After long anticipation, on January 25, the U.S. Department of Health and Human Services (HHS) published final regulations in the Federal Register (Vol. 78, No. 17) modifying the HIPAA Privacy, Security, Enforcement and Breach Notification rules pursuant to the Health Information Technology for Economic and Clinical Health Act (HITECH), the Genetic Information Nondiscrimination Act (GINA) and HHS’s general rulemaking authority.

The Health Insurance Portability and Accountability Act of 1996 (HIPAA), generally speaking, is a federal law that was passed in 1996, the purpose of which is to protect the personal health information of Americans. HIPAA is broken into several categories, including the Privacy Rule, Security Rule and Enforcement Rule.

The final rule is effective March 26, but covered entities will have 180 days — until September 23 — to bring themselves into compliance. However, it should be noted that the Enforcement Rule changes go into effect March 26 because HHS does not consider these to be changes to standards or implementation specifications, per its comments in the Federal Register. For purposes of the breach notification rule, compliance with the interim final rule is mandated until the final rule changes come into effect September 23.

HHS had previously issued proposed, interim and/or final rules October 30, 2009 (the interim final rule on the HIPAA civil monetary provisions under the HITECH Act); August 24, 2009 (the interim final rule for breach notification pursuant to the HITECH Act); October 7, 2009 (final rules modifying HIPAA pursuant to GINA); and July 14, 2010 (proposed rules for modifications to the HIPAA Privacy, Security and Enforcement rules mandated by the HITECH Act).

While certain provisions of the previous rules were maintained, there were also material changes adopted by this final rule. This article serves as an overview of some of the material changes to HIPAA adopted by the final rule.

Business Associates

Under the final rule, the definition of a "business associate" was modified in certain ways. First, patient safety organizations, health information organizations, e-prescribing gateways and other people providing data transmission services for protected health information are all specifically included in the definition of "business associate."

Furthermore, the definition of "business associate" was broadened to encompass "downstream vendors," meaning that any subcontractor "that creates, receives, maintains, or transmits protected health information on behalf of" a business associate are also business associates to the extent they required access to protected health information. In this way, these subcontractors are directly responsible for compliance with the HIPAA Privacy and Security rules. By way of example of how this could come into effect, a billing company who is a direct business associate of a physician practice may contract with a company to store all of the billing work it has performed. This storage company would be a "subcontractor" required to comply with the HIPAA Security and Privacy rules. Despite the direct liability of business associates, business associate agreements are still required.

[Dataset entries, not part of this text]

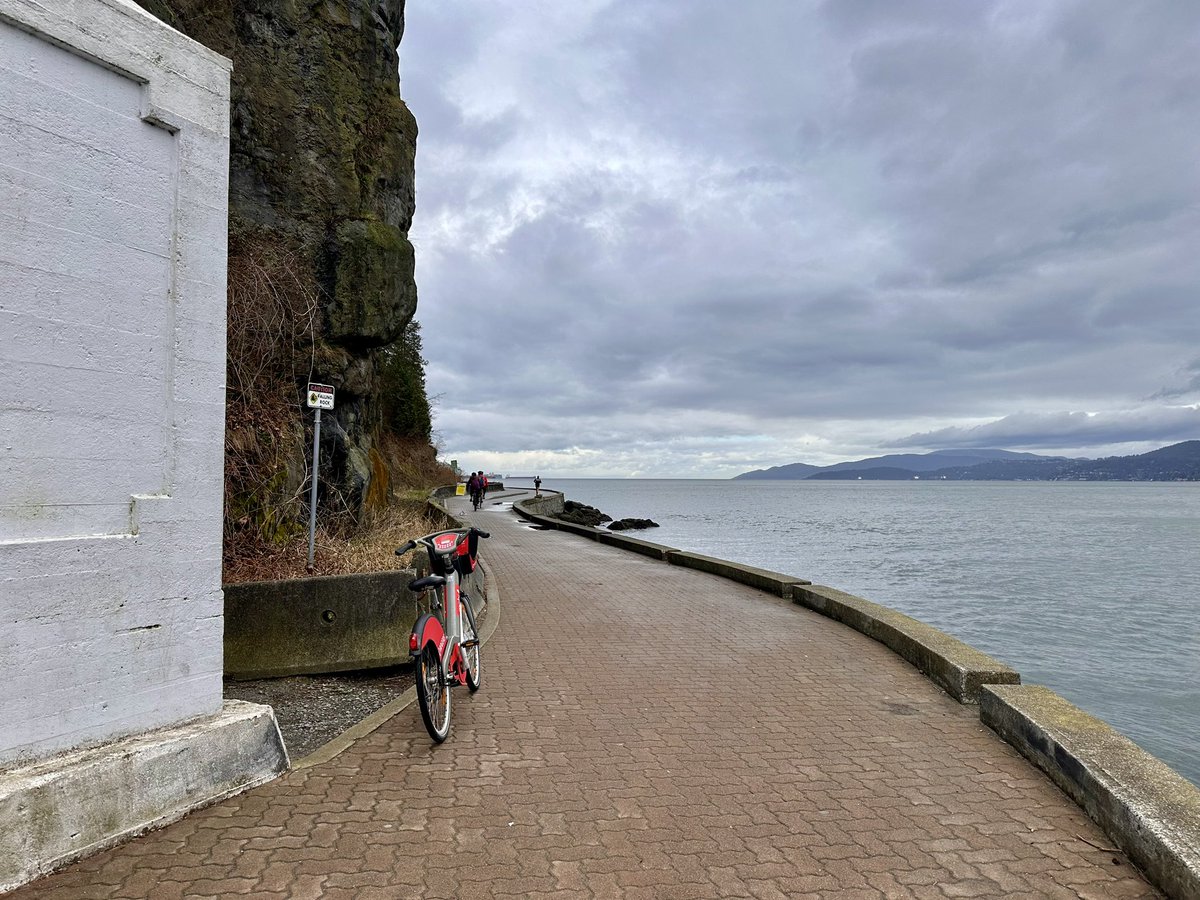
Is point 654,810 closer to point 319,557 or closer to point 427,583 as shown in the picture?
point 427,583

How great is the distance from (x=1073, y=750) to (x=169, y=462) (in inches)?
209

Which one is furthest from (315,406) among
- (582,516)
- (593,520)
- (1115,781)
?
(593,520)

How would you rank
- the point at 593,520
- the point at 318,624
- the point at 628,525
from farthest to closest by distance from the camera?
the point at 593,520, the point at 628,525, the point at 318,624

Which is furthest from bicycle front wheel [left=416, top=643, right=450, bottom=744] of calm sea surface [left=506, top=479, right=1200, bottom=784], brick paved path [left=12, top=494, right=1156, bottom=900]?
calm sea surface [left=506, top=479, right=1200, bottom=784]

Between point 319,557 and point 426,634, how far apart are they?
3.91 meters

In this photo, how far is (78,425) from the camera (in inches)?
145

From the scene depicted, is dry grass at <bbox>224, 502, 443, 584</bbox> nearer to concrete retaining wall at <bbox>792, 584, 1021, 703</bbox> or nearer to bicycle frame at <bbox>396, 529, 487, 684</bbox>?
bicycle frame at <bbox>396, 529, 487, 684</bbox>

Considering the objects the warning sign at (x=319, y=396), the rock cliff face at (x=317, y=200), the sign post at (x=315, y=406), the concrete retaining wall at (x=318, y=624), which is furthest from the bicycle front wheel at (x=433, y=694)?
the rock cliff face at (x=317, y=200)

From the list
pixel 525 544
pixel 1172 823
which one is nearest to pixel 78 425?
pixel 1172 823

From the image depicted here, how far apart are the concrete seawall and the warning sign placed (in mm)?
6288

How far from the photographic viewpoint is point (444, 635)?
17.6ft

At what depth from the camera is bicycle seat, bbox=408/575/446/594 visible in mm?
5348

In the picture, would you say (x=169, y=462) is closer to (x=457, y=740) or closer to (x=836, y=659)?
(x=457, y=740)

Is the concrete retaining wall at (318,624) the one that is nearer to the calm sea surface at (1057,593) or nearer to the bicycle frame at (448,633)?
the bicycle frame at (448,633)
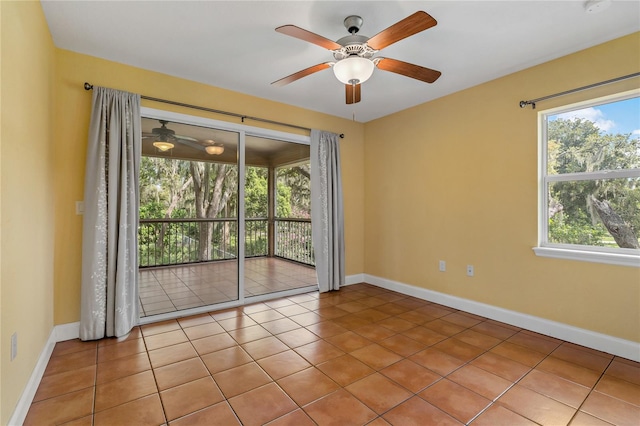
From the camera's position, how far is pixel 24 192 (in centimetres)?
182

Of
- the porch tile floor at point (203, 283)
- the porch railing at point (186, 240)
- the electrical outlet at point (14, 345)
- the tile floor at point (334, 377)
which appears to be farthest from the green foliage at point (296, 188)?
the electrical outlet at point (14, 345)

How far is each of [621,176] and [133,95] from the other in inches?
169

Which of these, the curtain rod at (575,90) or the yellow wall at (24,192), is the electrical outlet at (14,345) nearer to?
the yellow wall at (24,192)

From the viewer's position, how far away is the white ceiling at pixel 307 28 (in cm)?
210

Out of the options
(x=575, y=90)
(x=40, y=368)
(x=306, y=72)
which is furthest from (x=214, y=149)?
(x=575, y=90)

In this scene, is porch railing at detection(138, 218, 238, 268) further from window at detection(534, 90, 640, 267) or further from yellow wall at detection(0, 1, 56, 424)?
window at detection(534, 90, 640, 267)

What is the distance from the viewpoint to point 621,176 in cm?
247

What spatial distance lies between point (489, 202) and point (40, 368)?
4058mm

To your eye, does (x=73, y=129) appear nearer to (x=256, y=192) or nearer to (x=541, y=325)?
(x=256, y=192)

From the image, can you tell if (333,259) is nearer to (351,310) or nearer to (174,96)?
(351,310)

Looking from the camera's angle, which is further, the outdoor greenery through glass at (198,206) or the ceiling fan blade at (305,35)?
the outdoor greenery through glass at (198,206)

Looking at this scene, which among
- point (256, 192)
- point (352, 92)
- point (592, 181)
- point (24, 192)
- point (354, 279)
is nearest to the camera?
point (24, 192)

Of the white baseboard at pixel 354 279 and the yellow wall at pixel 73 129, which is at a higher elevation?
the yellow wall at pixel 73 129

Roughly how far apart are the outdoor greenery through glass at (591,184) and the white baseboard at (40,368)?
13.3ft
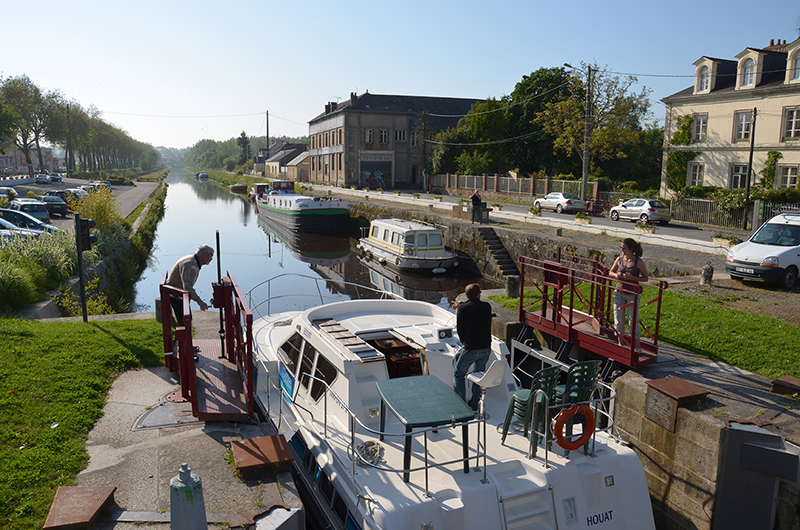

Furthermore, business associates and subcontractors are given no additional time to come into compliance with the final rule. They are bound by the same September 23 deadline as covered entities. This may prove to be difficult, particularly for subcontractors who may previously have had little to no HIPAA exposure or training on its requirements.

In reference to these changes to business associate obligations, on January 25, the HHS published on its website sample business associate contract provisions, which may also be adapted for contracts between business associates and subcontractors. This information is available at http://goo.gl/0OYWs. This language is not mandatory, but rather serves as a guide for entities to bring themselves into compliance with the amended HIPAA provisions.

Enforcement Rule Changes

The category of changes to the Enforcement Rule predominantly applies to the HITECH Act’s mandate of four tiers of penalties for HIPAA violations, which escalate based upon the state of mind of the violating entity. The lowest category is for violations where the entity did not know, and would not have known, of a violation even by exercising reasonable diligence. The second category applies to violations due to reasonable cause. The third and fourth tiers (the highest) apply to situations of "willful neglect." In the third tier, the violation is cured within a mandated timeframe and in the fourth, the violation is uncorrected.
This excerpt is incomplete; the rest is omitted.